Nesses casos, podem surgir vermelhidão generalizada, sensação de calor, coceira intensa, náuseas, vômitos, cólicas, aceleração dos batimentos cardíacos, dor de cabeça e dificuldade respiratória.
As situações mais graves podem evoluir para choque anafilático, insuficiência respiratória e insuficiência renal, exigindo atendimento de urgência.
As abelhas utilizam o ferrão como mecanismo de defesa da colmeia. Nas colônias, as operárias são responsáveis por proteger a rainha e o enxame.
Ao ferroar uma pessoa, a abelha perde o ferrão e morre logo depois. Mesmo separado do corpo, o ferrão continua liberando veneno por alguns instantes.
Além disso, a primeira abelha que ataca libera substâncias químicas conhecidas como feromônios, que funcionam como um sinal de alerta para o restante da colônia.
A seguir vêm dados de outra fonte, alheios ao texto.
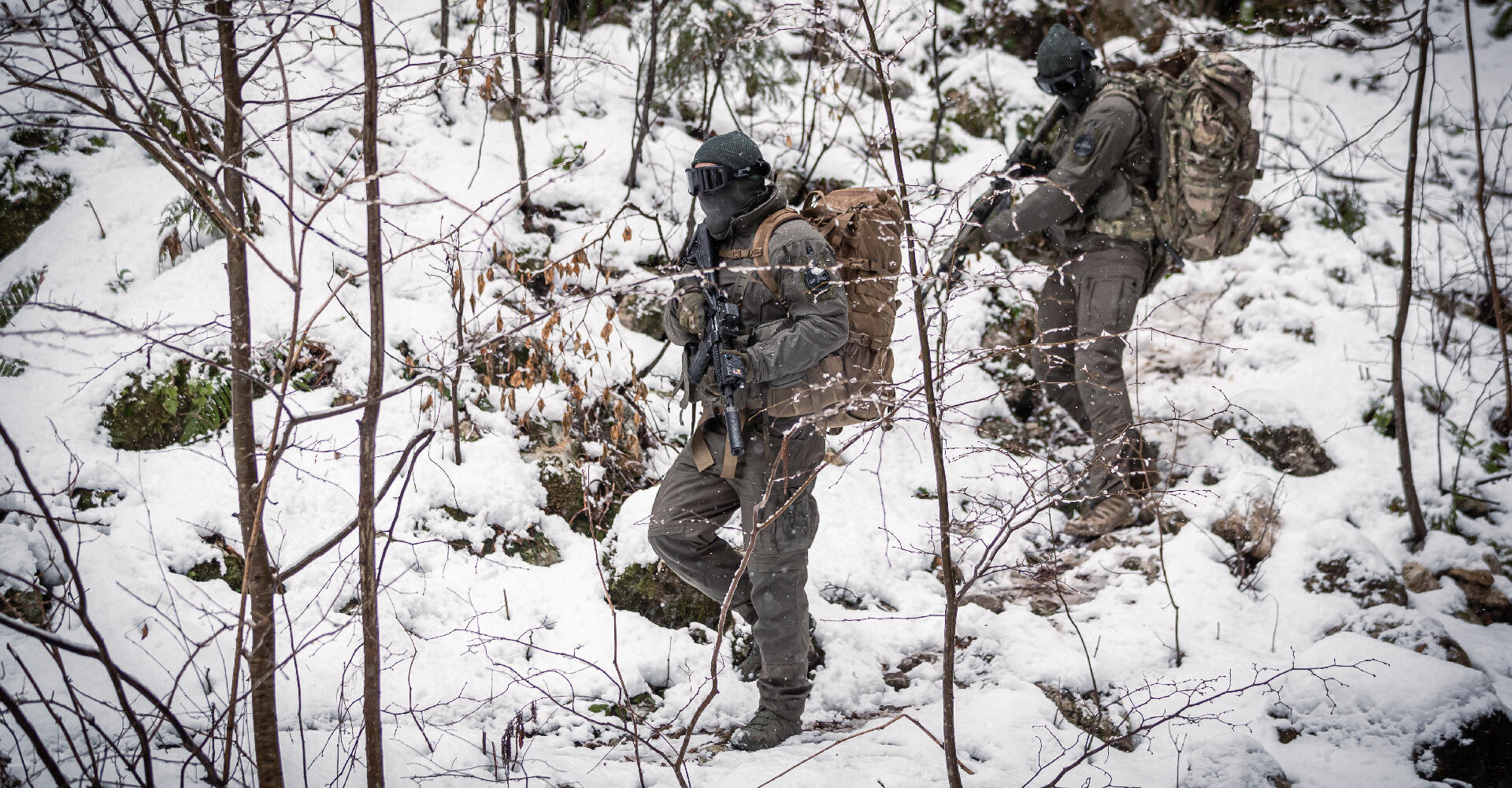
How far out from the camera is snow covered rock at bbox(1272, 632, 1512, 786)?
293cm

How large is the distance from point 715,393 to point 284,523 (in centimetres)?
223

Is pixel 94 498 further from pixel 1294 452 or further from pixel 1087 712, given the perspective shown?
pixel 1294 452

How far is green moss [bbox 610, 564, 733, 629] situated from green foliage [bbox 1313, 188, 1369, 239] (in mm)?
6387

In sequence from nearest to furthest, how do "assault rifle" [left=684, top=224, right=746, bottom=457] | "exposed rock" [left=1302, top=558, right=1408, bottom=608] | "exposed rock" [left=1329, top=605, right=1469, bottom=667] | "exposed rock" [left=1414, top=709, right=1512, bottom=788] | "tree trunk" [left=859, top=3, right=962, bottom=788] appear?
"tree trunk" [left=859, top=3, right=962, bottom=788], "exposed rock" [left=1414, top=709, right=1512, bottom=788], "assault rifle" [left=684, top=224, right=746, bottom=457], "exposed rock" [left=1329, top=605, right=1469, bottom=667], "exposed rock" [left=1302, top=558, right=1408, bottom=608]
Isso faz com que outras abelhas também avancem contra a mesma ameaça, aumentando o risco de acidentes com dezenas ou até centenas de picadas.
As abelhas são sensíveis a odores fortes, cores escuras, vibrações e sons intensos, fatores que podem desencadear comportamentos defensivos.
Existem cerca de 20 mil espécies de abelhas em quase todos os continentes, com exceção da Antártida.
Além da produção de mel, esses insetos desempenham papel essencial na polinização de plantas, contribuindo diretamente para a manutenção dos ecossistemas e da produção de alimentos.